[CHAPTER XVI]
OFF TO HARRISVILLE
At a quarter to six the next afternoon Wayne sat in a red plush seat in the Harrisville train and watched the outskirts of Medfield drop behind. He had his ticket to Harrisville and return in his pocket and nearly eighteen dollars folded away in his old leather coin purse. His luggage reposed beside him in a small brown paper parcel, for he was travelling in light marching order. For some reason, June had failed to show up at the station to say good-bye, and Wayne was a little bit resentful. He thought June might have found the time to see him off.
It had been a busy day. Rather to his surprise, he had awakened with the question fully decided. He would go to Harrisville and talk with the manager of the baseball team. Whether he stayed or not would depend on whether he made good and what salary was offered him. He would not, he told himself firmly, accept less than a hundred dollars a month.
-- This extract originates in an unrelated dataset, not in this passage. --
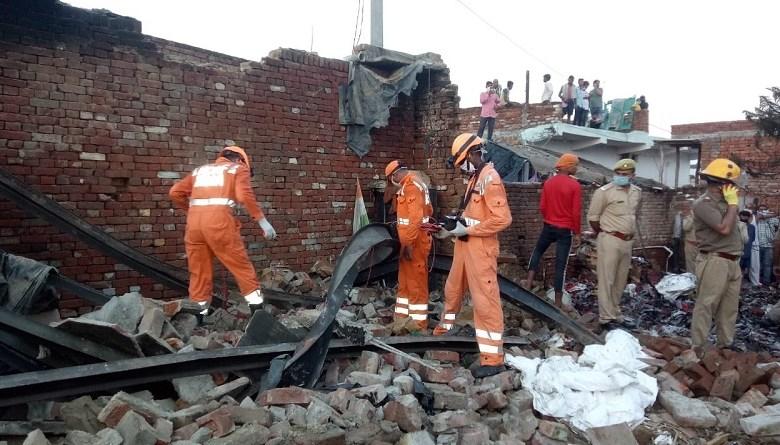Photo of ग़ाज़ियाबाद की अवैध पटाखा फैक्ट्री में भीषण विस्फ़ोट, आग में 8 मज़दूरों की दर्दनाक मौत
The talk with Chris Farrel had been fairly satisfactory. Arthur Pattern had failed to elicit any definite promise of engagement from the scout, but he had made Mr. Farrel agree to supplement the letter of introduction which Wayne was to deliver with another, to be posted then and there, presenting Wayne’s qualifications and advising his employment. After that Wayne had accepted the ten dollars, shaken hands with Mr. Farrel, and returned to the freight house to apply to Jim Mason for a three days’ leave of absence.
Jim had given his permission quickly enough, but had shown little enthusiasm for the boy’s project. Playing baseball for a living did not, to his thinking, contrast at all favourably with working for the railroad, and he didn’t hesitate to say so. In fact, he was decidedly pessimistic and gloomy until Wayne reminded him that there was a strong possibility of his not securing the position after he reached Harrisville. Jim cheered up after that and chose to look on the three days’ absence as a sort of brief vacation, and virtually despatched Wayne with his blessing when closing time arrived.
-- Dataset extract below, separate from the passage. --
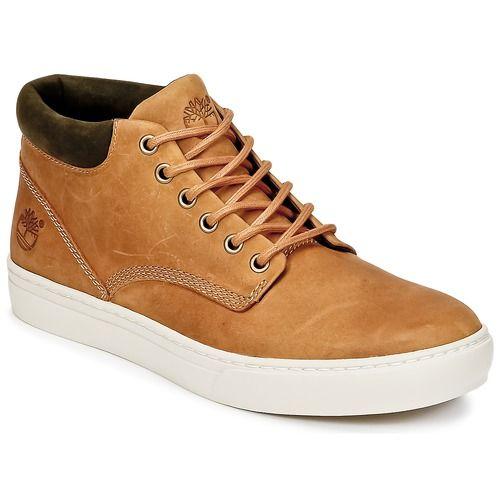 Cette basket montante signée Timberland est aussi confortable que tendance. Avec sa tige en cuir marron, elle confronte l'héritage de la chaussure de sport à la mode actuelle. Elle associe première de propreté en textile synthétique et semelle extérieure en caoutchouc. Un modèle qui n'a pas fini de séduire les fans de sneakers. - Couleur : Marron - Chaussures Homme 140,00 €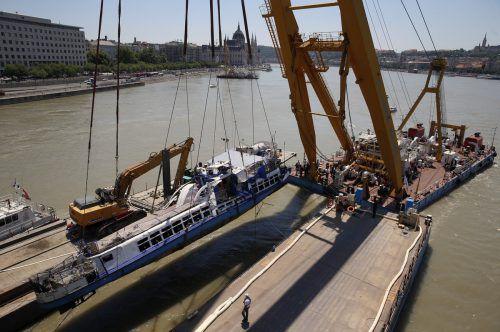 Die Hebung des gesunkenen Ausflugsschiffes erfolgte mit einem Spezialkran. AP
“Don’t you worry about me,” he said. “I’ll get on all right. It ain’t but two days and a half, anyway. Just you have a good time and enjoy yourself, son. Better come around for dinner Sunday and tell us about your trip.”
Wayne promised to do this in the event of his return, shook hands with Jim, feeling a bit guilty and more than half hoping that the manager of the Harrisville Baseball Club would send him home again, and hurried off to the train. Arthur Pattern had promised to get down to see him off if he could do it, but evidently Arthur had had to stay late this evening. The train was in the open country now, running between wooded hills on which the long, slanting rays of the setting sun fell gloriously. He was a little lonesome and wished he had taken Sam with him. After all, Sam wouldn’t have been much trouble, and he was a heap of company. And just then the door at the front end of the car opened and in walked June with a squirming, excited Sam in his arms!
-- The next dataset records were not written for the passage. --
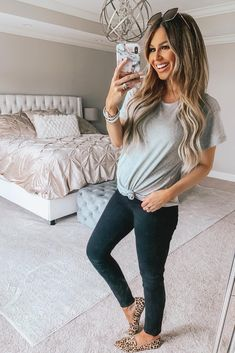 Maternity jeans that are actually comfortable first through third trimester worn by Hollie - Hollie Woodward AKA Hollie Woodward wears mid-rise skinny maternity jeans. The Honeymoon Mid Rise i - Cute Maternity Style, Casual Maternity Outfits, Maternity Skinny Jeans, Stylish Maternity, Cute Maternity Clothes, Cute Pregnancy Outfits, Maternity Styles, Maternity Looks, Maternity Leggings Outfit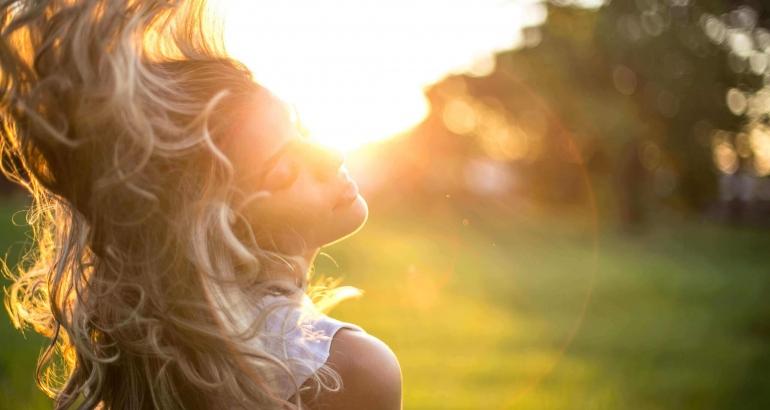Помагат ли слънчевите лъчи за лечението на акне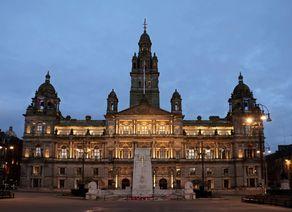 Glasgow GeorgeSquare iStock692520396 web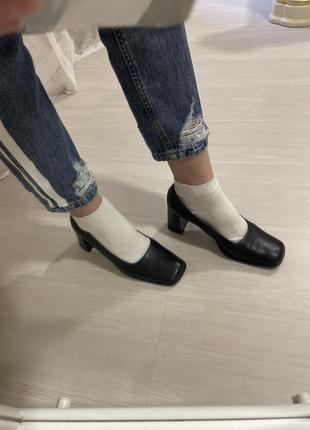 Туфли кожаные весенние чёрные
June was grinning broadly, but there was something anxious and apologetic about that grin. After his first gasp of surprise, Wayne wanted to be stern and severe, but he just couldn’t because it was so good to have June and Sam there! And, anyway, you couldn’t frown or be cross with a delirious dog in your lap trying to lick your face and whine his delight at the same time! And so Wayne gave it up, and only smiled a trifle sheepishly, and June, seeing that he was not to be scolded, hugged himself, and grinned harder than ever.
The conductor interrupted the reunion with a request for tickets and a demand that the dog be removed to the baggage car, and so the three of them made their way forward and Sam was once more secured to the handle of a trunk with a piece of cord and Wayne and June perched themselves alongside and so finished their journey. June, it seemed, had at no time entertained any notion of being left behind, but had thrown up his job at the hotel that morning, staying only long enough to break in one of his recently made friends, and had then gone back to the car to pack up. Wayne’s belongings were here in a pasteboard box and June’s tied up in paper. “I done fasten up the place,” said June, “an’ nail boards over the windows, an’ I reckon if we-all wants to go back there we’s goin’ to fin’ things jus’ the same like we left ’em. An’ I done water them tomatuses an’ everything too, Mas’ Wayne.”